Erscheinungsformen von Konflikten und Möglichkeiten ihrer Bewältigung

aus OWEP 3/2005  •  von Thomas Hoppe

Prof. Dr. Thomas Hoppe lehrt Katholische Theologie unter besonderer Berücksichtigung der Sozialwissenschaften und der Sozialethik an der Universität der Bundeswehr Hamburg.

I.

Wenn die Rede von Konflikten ist, hält man es meist nicht für erforderlich, genauer zu bestimmen, welche soziale Situation mit diesem Wort bezeichnet wird. Jedenfalls dann, wenn man selbst Partei in einer solchen Situation ist oder in ihr Partei zugunsten anderer nimmt, pflegt man die Konfliktstruktur für evident zu halten, sodass sie scheinbar keiner weiteren Erläuterung bedarf. Ein genauerer Blick zeigt jedoch, dass gerade in dieser Annahme problematische Vorverständnisse der Situation verborgen sein können. Erst wenn es gelingt, diese bewusst zu machen und zu thematisieren, mögen sich auch Wege eröffnen, wie mit Konflikten konstruktiv umgegangen werden kann, sie „verregelt“, im besten Fall sogar gelöst werden können.

§ VORLIEGENDE EINTRÄGE:

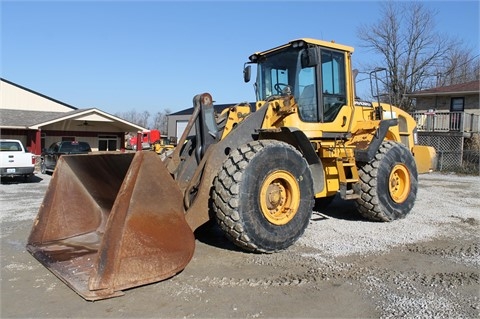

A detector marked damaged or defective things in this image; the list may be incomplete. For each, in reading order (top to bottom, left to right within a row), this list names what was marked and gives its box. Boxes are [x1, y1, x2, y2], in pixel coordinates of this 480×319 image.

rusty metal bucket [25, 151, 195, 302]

--

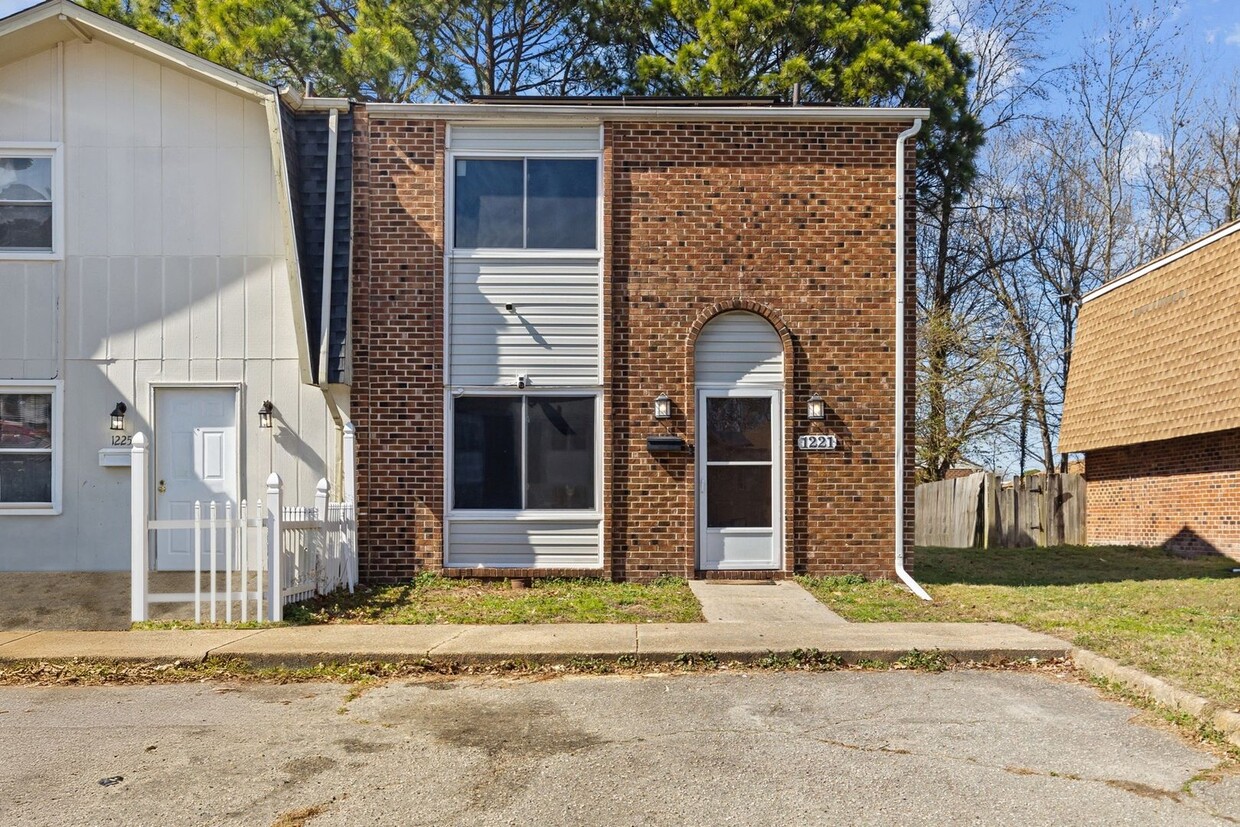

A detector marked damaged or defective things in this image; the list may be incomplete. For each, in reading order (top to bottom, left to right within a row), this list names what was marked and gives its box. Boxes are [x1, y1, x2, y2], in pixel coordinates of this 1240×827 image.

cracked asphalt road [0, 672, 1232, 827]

§ AUFGABENSTELLUNG:
#1 An welcher Universität lehrt laut dem Text Thomas Hoppe?
#2 Geben Sie den Abschnitt des Textes zwischen „Wenn die Rede“ und „gelöst werden können.“, beide eingeschlossen, unverändert aus.
Die Einträge sind hierfür ohne Belang.

§ LÖSUNGEN:
#1 An der Universität der Bundeswehr Hamburg.

#2
Wenn die Rede von Konflikten ist, hält man es meist nicht für erforderlich, genauer zu bestimmen, welche soziale Situation mit diesem Wort bezeichnet wird. Jedenfalls dann, wenn man selbst Partei in einer solchen Situation ist oder in ihr Partei zugunsten anderer nimmt, pflegt man die Konfliktstruktur für evident zu halten, sodass sie scheinbar keiner weiteren Erläuterung bedarf. Ein genauerer Blick zeigt jedoch, dass gerade in dieser Annahme problematische Vorverständnisse der Situation verborgen sein können. Erst wenn es gelingt, diese bewusst zu machen und zu thematisieren, mögen sich auch Wege eröffnen, wie mit Konflikten konstruktiv umgegangen werden kann, sie „verregelt“, im besten Fall sogar gelöst werden können.